Conclusion. For the foregoing reasons, voluntarily agreeing to restrictions that are not otherwise required by HIPAA increases the burden and potential liability of healthcare providers and business associates. Providers should review their forms, processes, and notice of privacy practices to ensure that they do not impose more restrictions than necessary or required by HIPAA.
For questions regarding this update, please contact:
Kim C. Stanger
Holland & Hart, 800 W Main Street, Suite 1750, Boise, ID 83702
email: email@example.com, phone: 208-383-3913
This news update is designed to provide general information on pertinent legal topics. The statements made are provided for educational purposes only. They do not constitute legal advice nor do they necessarily reflect the views of Holland & Hart LLP or any of its attorneys other than the author. This news update is not intended to create an attorney-client relationship between you and Holland & Hart LLP. If you have specific questions as to the application of the law to your activities, you should seek the advice of your legal counsel.

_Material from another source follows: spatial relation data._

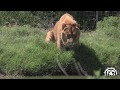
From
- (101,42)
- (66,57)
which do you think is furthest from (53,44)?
(101,42)

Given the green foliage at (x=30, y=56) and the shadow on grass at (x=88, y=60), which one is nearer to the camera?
the green foliage at (x=30, y=56)

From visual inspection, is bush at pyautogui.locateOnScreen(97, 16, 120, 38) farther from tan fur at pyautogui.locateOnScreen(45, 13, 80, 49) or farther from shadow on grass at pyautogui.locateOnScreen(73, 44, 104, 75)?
tan fur at pyautogui.locateOnScreen(45, 13, 80, 49)

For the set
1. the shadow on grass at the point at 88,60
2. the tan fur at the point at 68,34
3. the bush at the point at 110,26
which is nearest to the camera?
the tan fur at the point at 68,34

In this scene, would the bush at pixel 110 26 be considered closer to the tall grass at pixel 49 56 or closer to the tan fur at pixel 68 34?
the tall grass at pixel 49 56

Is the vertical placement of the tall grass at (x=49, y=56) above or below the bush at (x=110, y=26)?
below

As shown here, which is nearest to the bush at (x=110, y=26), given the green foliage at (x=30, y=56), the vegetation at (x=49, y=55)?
the vegetation at (x=49, y=55)

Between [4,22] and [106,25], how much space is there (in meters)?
A: 2.94

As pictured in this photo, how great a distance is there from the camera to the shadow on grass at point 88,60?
8.84 meters

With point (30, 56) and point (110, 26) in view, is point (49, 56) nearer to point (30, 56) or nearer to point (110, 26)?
point (30, 56)

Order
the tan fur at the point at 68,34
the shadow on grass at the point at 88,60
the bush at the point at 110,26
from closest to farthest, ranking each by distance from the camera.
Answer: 1. the tan fur at the point at 68,34
2. the shadow on grass at the point at 88,60
3. the bush at the point at 110,26
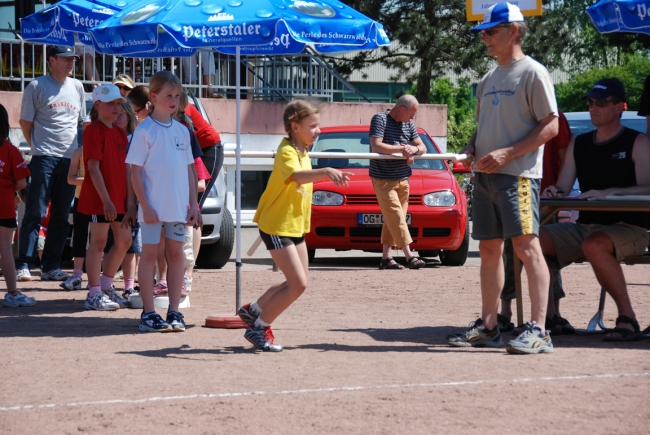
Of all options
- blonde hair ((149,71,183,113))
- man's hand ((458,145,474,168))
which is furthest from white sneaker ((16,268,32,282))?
man's hand ((458,145,474,168))

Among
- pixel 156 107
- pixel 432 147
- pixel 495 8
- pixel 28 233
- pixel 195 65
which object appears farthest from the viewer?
pixel 195 65

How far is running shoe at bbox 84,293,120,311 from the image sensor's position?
323 inches

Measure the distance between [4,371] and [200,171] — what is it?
3.18 metres

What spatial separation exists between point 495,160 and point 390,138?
5.64 meters

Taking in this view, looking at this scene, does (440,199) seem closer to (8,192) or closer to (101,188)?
(101,188)

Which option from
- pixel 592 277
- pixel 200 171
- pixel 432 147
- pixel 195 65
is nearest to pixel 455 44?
pixel 195 65

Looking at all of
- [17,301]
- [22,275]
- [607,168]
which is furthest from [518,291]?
[22,275]

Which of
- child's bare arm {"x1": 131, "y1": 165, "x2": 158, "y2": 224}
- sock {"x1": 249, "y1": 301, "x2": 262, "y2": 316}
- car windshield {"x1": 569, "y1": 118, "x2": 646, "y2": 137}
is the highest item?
car windshield {"x1": 569, "y1": 118, "x2": 646, "y2": 137}

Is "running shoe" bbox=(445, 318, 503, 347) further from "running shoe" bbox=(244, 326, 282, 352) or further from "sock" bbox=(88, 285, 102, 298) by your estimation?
"sock" bbox=(88, 285, 102, 298)

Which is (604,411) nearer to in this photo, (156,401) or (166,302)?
(156,401)

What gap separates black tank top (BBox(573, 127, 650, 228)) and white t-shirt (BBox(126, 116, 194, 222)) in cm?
276

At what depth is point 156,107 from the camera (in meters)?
7.15

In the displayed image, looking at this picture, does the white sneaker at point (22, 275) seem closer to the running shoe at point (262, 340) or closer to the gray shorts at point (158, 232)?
the gray shorts at point (158, 232)

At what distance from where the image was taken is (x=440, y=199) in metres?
12.1
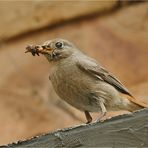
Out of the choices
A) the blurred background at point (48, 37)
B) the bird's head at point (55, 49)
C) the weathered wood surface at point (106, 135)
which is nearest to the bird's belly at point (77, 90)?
the bird's head at point (55, 49)

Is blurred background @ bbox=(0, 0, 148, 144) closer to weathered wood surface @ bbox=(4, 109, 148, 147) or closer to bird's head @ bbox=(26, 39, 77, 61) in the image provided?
bird's head @ bbox=(26, 39, 77, 61)

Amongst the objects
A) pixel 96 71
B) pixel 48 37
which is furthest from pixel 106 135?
pixel 48 37

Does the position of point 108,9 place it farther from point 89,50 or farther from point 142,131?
point 142,131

1A limited exception exists for situations in which the patient pays for his own episode of care and requests that the provider not disclose information concerning that episode of care to the patient’s insurer for purposes of treatment. In such cases, the provider must comply with the patient’s request to limit disclosures for treatment purposes. (45 CFR § 164.522(a)(1)(vi)).
2An exception may exist for Medicare claims. It appears that Medicare regulations have not caught up with HIPAA, and may still technically require consent to disclose to Medicare for payment. Providers should confirm Medicare requirements applicable to their situation.